それはやがて近代科学の発展や、個々人の権利や信仰を尊重するという考えが拡がり、人々の生活に浸透していく.

それによって、最初はほんのひと握りの知識人階級や芸術家にのみ通用していた「個人」が、より多くの人々にも適用されるようになっていく。

それを促進したのが、啓蒙主義であり、市民革命であった。

18世紀前半までは、こうした知識や芸術は王侯貴族にのみ独占されてきた。

それが、フランス革命後の19世紀以降には、専門職階級や商工業階級、さらに世紀終わり頃までには労働者階級も、「個人」としての尊厳を保てるようになっていた。

それを大きく変えてしまったのが第一次世界大戦であった。

総力戦により、人々は身分や階級はもちろん、氏素性に関係なく、戦場に送り出されていった。

彼らの多くが自身のこれまでの人生とは縁もゆかりもない場所で命を落とした。

現代の戦争はもはや「英雄」など必要としなくなった。

必要なのは銃や大砲を撃ち、戦艦や戦闘機を操縦し、魚雷や爆弾を相手に撃ち込む兵士だけで事足りるようになったのだ。

人々が「神」から解放され、「個人」の尊厳が重要視されるようになったヨーロッパの近代において、それは王侯貴族から専門職・商工業階級という「市民」へと徐々に拡がりを見せていった。

それを「民主化の過程」と呼ぶことも可能であろう。

しかし、ここで忘れてはならないことは、「高貴なる者の責務」を信じこれを実践してきた王侯貴族はもちろんとして、種々の人権を享受されて「市民」として扱われるようになった人々には、必ず「個人」としての「責任ある態度」が要求されたことである。

たしかに選挙権がより下の階級や年齢層、さらに女性たちにまで拡大されたことは歴史的に見て重要なことである。
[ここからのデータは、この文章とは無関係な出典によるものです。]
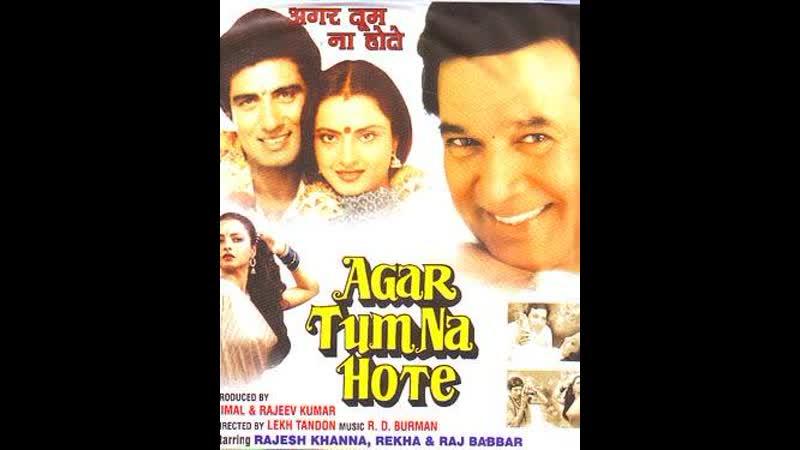 Если ты не со мной Agar Tum Na Hote 1983 Раджеш Кханна Рекха и Радж Баббар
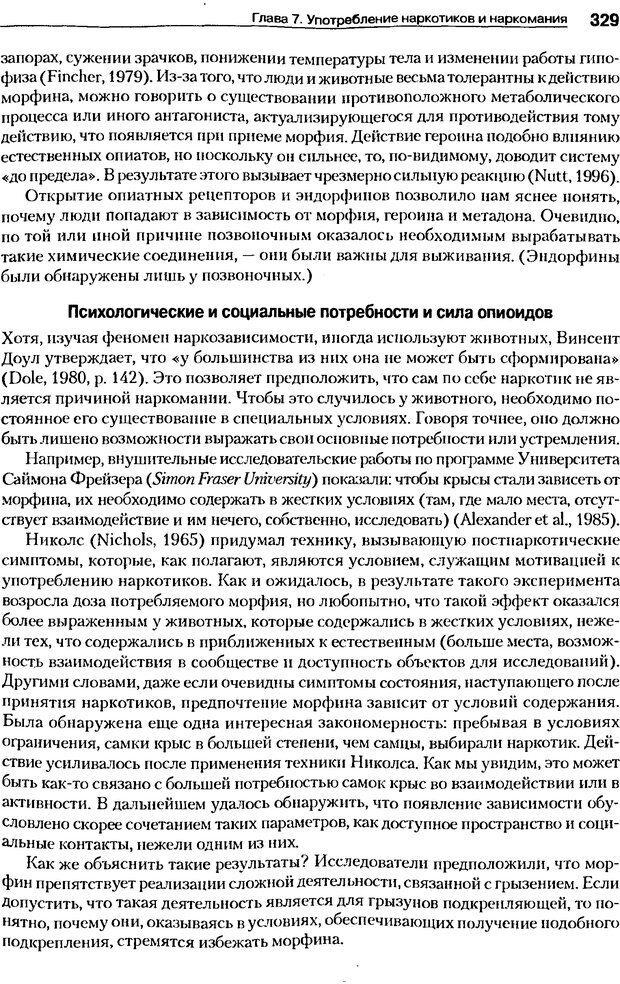 DJVU. Мотивация поведения (5-е издание). Фрэнкин Р. E. Страница 328. Читать онлайн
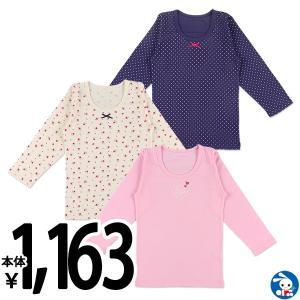 子供服 女の子 カリフォルニア綿3枚組長袖シャツ(小花/ドット/ハート) 100cm・110cm・120cm・130cm・140cm ガールズ 女児|nishimatsuya
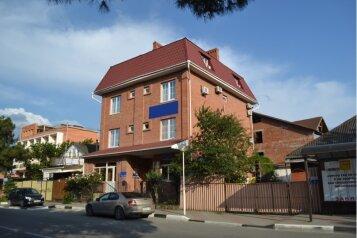 Гостевой дом , Красногвардейская улица, 29 на 13 комнат - Фотография 1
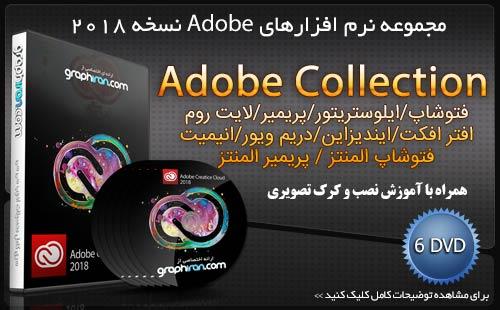 خرید پک کامل Adobe 2018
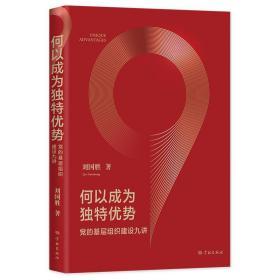 何以成为独特优势——党的基层组织建设九讲 刘国胜  学林出版社  9787548617716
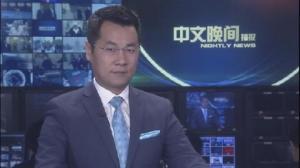 2019年01月25日中文晚间播报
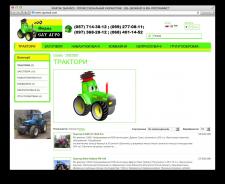 Интернет магазин ООО «Фирма САТ АГРО»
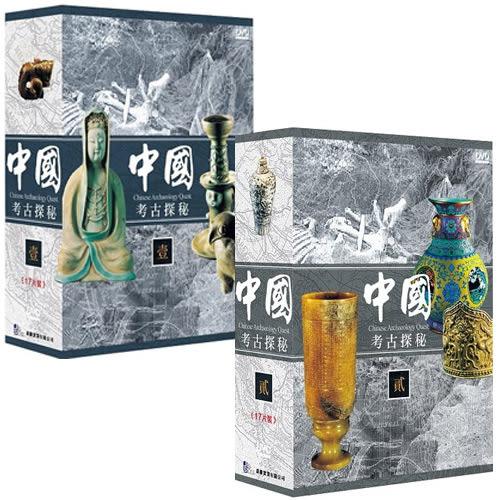 中國考古探秘(一+二)DVD (共17集/17片)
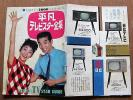 Kyпить 雑誌平凡 平凡テレビスター全集 S37.8.5 на Yahoo.co.jp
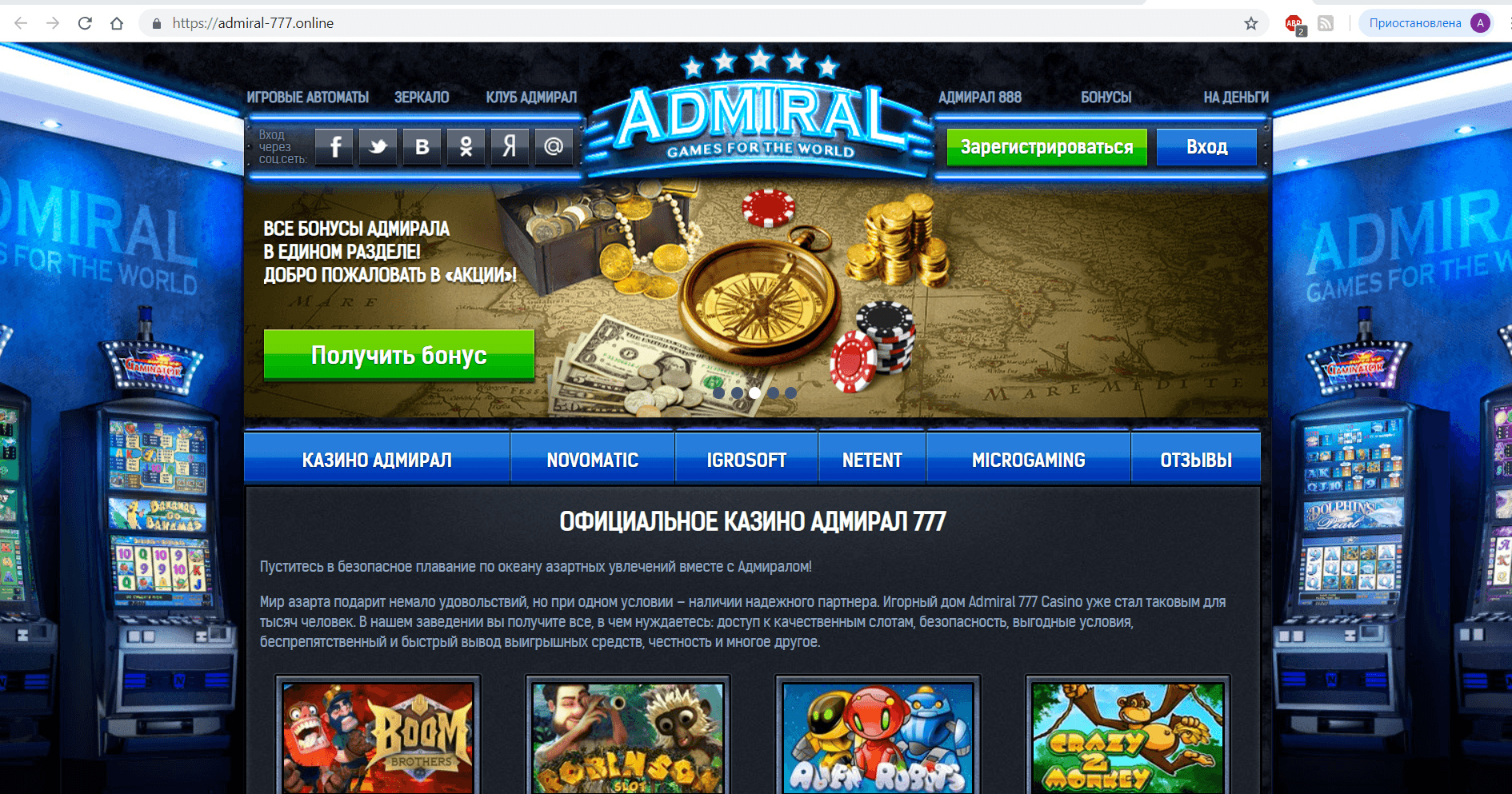 Онлайн казино azartplay отзывы видео чат рулетка русская онлайн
しかし選挙権とは、単に権利や政治的権力を意味したわけではない。

共同体における正規の構成員としての資格と、そこで責任ある態度をとる能力まで示すものになったのだ。

ヨーロッパ近代史が生みだした、「責任ある態度」に裏打ちされた「個人」という考えかたを、21世紀の私たちはもう一度見直してみてもよいのではないか。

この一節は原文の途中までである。